Jadhav Sneha, Tong Xiaoran, Lu Qing
Department of Statistics and Probability, Michigan State University, East Lansing, Michigan, United States of America.
Department of Epidemiology and Biostatistics, Michigan State University, East Lansing, Michigan, United States of America.
Genet Epidemiol. 2017 Nov;41(7):636-643. doi: 10.1002/gepi.22063. Epub 2017 Aug 29.

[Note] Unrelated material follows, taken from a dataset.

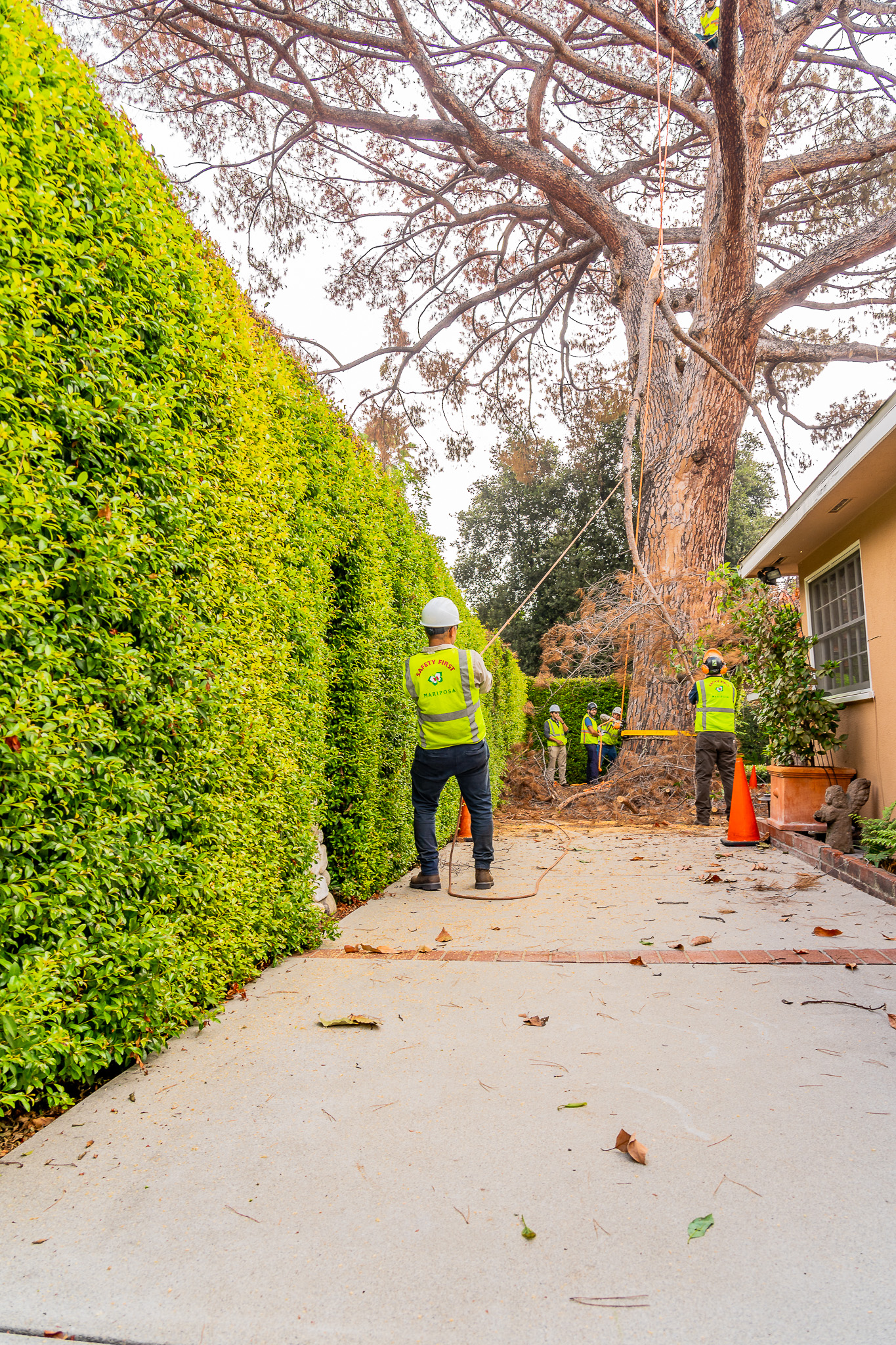 Mariposa Tree Removal Ground-64.jpg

Although sequencing studies hold great promise for uncovering novel variants predisposing to human diseases, the high dimensionality of the sequencing data brings tremendous challenges to data analysis. Moreover, for many complex diseases (e.g., psychiatric disorders) multiple related phenotypes are collected. These phenotypes can be different measurements of an underlying disease, or measurements characterizing multiple related diseases for studying common genetic mechanism. Although jointly analyzing these phenotypes could potentially increase the power of identifying disease-associated genes, the different types of phenotypes pose challenges for association analysis. To address these challenges, we propose a nonparametric method, functional U-statistic method (FU), for multivariate analysis of sequencing data. It first constructs smooth functions from individuals' sequencing data, and then tests the association of these functions with multiple phenotypes by using a U-statistic. The method provides a general framework for analyzing various types of phenotypes (e.g., binary and continuous phenotypes) with unknown distributions. Fitting the genetic variants within a gene using a smoothing function also allows us to capture complexities of gene structure (e.g., linkage disequilibrium, LD), which could potentially increase the power of association analysis. Through simulations, we compared our method to the multivariate outcome score test (MOST), and found that our test attained better performance than MOST. In a real data application, we apply our method to the sequencing data from Minnesota Twin Study (MTS) and found potential associations of several nicotine receptor subunit (CHRN) genes, including CHRNB3, associated with nicotine dependence and/or alcohol dependence.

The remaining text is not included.